There are two Satie styles. Have you heard both?


----------



## larold (Jul 20, 2017)

You say you don't like his music and are totally indifferent. Which is it?


----------



## JackRance (Sep 13, 2021)

Mandryka said:


> There are two Satie styles. Have you heard both?


nope, can you help me?


----------



## Mandryka (Feb 22, 2013)

JackRance said:


> nope, can you help me?


Yes, I think so. Here's an example of his early style






And here's an example of his later style


----------



## SanAntone (May 10, 2020)

_Socrate_ by *Erik Satie* is something not solo piano which I think is one of his best works. Originally scored for a chamber ensemble, here it is with piano.voice.






No. 1. Portrait de Socrate - Barbara Hannigan, Reinbert de Leeuw


----------



## Manxfeeder (Oct 19, 2010)

Satie had several styles. He began with a plainsong/medieval phase with the Rosecrucians (Les Files des Etoiles). His Gymnopedies and Sarabandes come from that period.

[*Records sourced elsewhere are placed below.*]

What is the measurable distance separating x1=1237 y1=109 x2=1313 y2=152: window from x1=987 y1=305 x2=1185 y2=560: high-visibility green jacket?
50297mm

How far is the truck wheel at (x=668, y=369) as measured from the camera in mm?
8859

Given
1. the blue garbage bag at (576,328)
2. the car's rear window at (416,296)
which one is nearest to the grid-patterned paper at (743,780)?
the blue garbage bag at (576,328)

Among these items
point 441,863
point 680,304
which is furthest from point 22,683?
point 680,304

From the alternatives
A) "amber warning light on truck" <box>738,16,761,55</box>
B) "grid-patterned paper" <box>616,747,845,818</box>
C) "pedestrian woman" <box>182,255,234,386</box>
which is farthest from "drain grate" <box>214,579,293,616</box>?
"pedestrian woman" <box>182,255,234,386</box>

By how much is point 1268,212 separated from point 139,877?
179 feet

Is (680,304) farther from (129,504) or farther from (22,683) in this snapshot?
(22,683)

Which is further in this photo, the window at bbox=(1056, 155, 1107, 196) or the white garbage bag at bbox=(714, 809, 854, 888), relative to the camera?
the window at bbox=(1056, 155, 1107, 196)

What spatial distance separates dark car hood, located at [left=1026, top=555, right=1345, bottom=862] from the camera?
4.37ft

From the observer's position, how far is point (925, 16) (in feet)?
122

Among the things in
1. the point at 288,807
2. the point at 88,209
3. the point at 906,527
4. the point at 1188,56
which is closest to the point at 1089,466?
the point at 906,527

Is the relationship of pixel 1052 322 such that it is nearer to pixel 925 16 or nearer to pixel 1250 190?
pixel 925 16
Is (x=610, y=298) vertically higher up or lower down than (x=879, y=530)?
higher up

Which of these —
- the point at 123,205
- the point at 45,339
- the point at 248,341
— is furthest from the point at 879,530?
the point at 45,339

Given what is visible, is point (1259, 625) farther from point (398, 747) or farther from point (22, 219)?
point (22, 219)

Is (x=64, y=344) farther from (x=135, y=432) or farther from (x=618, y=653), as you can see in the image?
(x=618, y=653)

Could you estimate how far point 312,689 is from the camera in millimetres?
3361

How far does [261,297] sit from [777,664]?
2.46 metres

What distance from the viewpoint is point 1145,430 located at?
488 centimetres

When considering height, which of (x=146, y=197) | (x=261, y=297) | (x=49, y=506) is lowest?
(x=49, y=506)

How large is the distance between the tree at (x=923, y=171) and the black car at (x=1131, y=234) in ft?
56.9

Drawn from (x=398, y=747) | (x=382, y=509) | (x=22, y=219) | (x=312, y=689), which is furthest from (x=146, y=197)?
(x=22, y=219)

When his friend and fellow experimenter Claude Debussy got famous, Satie changed his style to something like Cubism, where he would insert everyday tunes into his pieces like the Cubists did with Le Journal. This is where he shows his sense of humor. He gave them eccentric titles like Dessicated Embryos, which actually did describe the pieces, and inserted expressions like play the piece "like a nightingale with a toothache." He even collaborated with Picasso in a ballet called Parade, which included sirens and other noisemakers. Also notable in this time is Sports et Divertissements, where the left page has a drawing and the right page has a short piece about the drawing with a running commentary underneath. He also wrote some interesting and quirky art songs.

He had a period which anticipated the Dada movement, like Le Piege de Meduse. 

He ended by anticipating Neoclassicism with what has been called white music with pieces like Socrate and the Nocturnes, where he presents the music as it is, without the dramatics. 

He also wrote the first frame-by-frame film music (Relache) and anticipated Muzak with his Furniture Music. 

He also wrote pop songs, like Je Te Veux (featured in a recent cat food commercial). He inserted a nice ragtime piece in Parade. 

It seems like if you don't like one phase of Satie, there is always another one.


----------



## Manxfeeder (Oct 19, 2010)

I wrote this in 2016 on TC about the Gymnopedies:

As far as Satie, the wonderful thing about the Gymnopedies is, they feel timeless; they are so simple but also subtle. They don't really go anywhere; they just are. The background chords are static in rhythm but not in sound, varying from triads to seventh and ninth chords. The melody is just one line, like a Greek vase has a static background with the figures drawn over it. But the line is so simple, with phrase lengths expanding and contracting, that it could go on forever. Satie's genius is reflected by Ned Rorem, who said that Satie knew when to stop. Alan Gilmore writes, "Since strong contrast is deliberately suppressed, the tiniest deviations become meaningful." The three pieces can be considered cubist, because they take a single idea and present it from three different perspectives, as if it were one piece written three times.

So to me, they are attractive because of their amazing economy of means.


----------



## BrahmsWasAGreatMelodist (Jan 13, 2019)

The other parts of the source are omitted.